**Records from a data collection**

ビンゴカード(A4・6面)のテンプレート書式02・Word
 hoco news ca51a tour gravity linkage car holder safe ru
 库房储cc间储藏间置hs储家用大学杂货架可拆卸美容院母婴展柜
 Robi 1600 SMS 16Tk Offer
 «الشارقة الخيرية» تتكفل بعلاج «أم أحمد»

**Problem details**
Every entry is to be transcribed exactly as it stands.

**Response to this exercise**
ビンゴカード(A4・6面)のテンプレート書式02・Word
 hoco news ca51a tour gravity linkage car holder safe ru
 库房储cc间储藏间置hs储家用大学杂货架可拆卸美容院母婴展柜
 Robi 1600 SMS 16Tk Offer
 «الشارقة الخيرية» تتكفل بعلاج «أم أحمد»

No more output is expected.